Seguendo l’esempio degli Stati Uniti (con il museo di Ellis Island), l’Australia, il Canada e, più di recente, di alcuni paesi europei (Francia, Germania, Italia, Olanda, Portogallo, Spagna, Svizzera e Regno Unito), sono stati creati questi luoghi per facilitare la trasmissione tra generazioni e l’incontro tra migranti e popolazioni ospitanti.

Gli scopi:

Conoscenza: conoscere il contributo dei migranti alle società che li ospitano; la diversità e la ricchezza delle culture d’origine; il diritto alla doppia appartenenza.

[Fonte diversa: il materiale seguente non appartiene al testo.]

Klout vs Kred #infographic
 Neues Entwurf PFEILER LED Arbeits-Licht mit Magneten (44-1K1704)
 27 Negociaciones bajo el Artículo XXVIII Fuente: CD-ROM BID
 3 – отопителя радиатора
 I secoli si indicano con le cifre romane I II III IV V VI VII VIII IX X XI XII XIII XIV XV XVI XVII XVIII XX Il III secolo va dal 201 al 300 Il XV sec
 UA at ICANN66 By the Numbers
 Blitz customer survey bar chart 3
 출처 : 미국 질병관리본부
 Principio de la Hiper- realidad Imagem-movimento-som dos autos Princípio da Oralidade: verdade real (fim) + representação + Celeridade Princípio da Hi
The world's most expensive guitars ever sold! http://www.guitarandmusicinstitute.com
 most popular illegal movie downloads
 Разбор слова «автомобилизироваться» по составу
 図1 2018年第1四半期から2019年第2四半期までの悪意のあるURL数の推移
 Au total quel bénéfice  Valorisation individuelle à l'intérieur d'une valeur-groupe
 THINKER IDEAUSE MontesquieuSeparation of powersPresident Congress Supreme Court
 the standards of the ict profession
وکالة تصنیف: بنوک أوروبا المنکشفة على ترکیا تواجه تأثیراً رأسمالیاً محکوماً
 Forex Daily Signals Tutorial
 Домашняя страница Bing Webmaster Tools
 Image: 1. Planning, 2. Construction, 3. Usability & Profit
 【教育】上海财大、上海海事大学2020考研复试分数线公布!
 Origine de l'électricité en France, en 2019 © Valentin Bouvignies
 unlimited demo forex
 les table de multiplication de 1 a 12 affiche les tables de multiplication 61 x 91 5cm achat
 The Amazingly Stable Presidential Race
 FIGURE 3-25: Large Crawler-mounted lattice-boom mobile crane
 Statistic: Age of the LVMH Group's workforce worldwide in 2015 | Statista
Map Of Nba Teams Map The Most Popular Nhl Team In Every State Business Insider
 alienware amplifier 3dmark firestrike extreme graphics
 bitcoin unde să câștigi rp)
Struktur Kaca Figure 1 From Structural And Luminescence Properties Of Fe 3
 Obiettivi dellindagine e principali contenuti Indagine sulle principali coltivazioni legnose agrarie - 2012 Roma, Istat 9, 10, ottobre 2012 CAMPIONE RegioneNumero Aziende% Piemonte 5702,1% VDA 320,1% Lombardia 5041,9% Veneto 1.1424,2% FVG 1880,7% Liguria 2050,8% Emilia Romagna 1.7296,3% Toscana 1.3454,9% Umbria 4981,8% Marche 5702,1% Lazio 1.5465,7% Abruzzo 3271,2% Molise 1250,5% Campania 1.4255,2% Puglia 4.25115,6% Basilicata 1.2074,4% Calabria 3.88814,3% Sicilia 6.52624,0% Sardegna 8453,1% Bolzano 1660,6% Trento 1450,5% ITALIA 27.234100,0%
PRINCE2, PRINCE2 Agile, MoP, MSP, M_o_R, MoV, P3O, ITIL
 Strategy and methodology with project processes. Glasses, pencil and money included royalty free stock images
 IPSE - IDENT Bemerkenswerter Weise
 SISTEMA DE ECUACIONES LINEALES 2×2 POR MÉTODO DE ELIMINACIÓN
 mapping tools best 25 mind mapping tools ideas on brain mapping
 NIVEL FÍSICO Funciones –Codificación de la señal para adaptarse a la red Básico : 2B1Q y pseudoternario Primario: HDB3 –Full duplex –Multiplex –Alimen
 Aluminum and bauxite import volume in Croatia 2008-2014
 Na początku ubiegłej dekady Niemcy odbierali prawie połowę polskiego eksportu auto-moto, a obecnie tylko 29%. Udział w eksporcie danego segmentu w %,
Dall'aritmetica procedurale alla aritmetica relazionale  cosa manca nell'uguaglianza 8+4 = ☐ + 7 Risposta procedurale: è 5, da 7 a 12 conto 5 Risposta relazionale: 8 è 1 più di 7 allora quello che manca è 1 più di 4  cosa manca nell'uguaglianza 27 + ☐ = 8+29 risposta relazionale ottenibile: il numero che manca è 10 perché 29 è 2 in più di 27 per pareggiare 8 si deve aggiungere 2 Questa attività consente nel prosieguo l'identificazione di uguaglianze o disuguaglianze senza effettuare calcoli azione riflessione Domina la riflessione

Integrazione: favorire l’integrazione, incentivare il senso d’appartenenza; rendere le comunità migranti parte del paese in cui vivono.

Consapevolezza: costruire la consapevolezza riguardo agli eventi che hanno indotto uomini e donne a lasciare la propria terra; sviluppare l’empatia e decostruire gli stereotipi sull’immigrazione.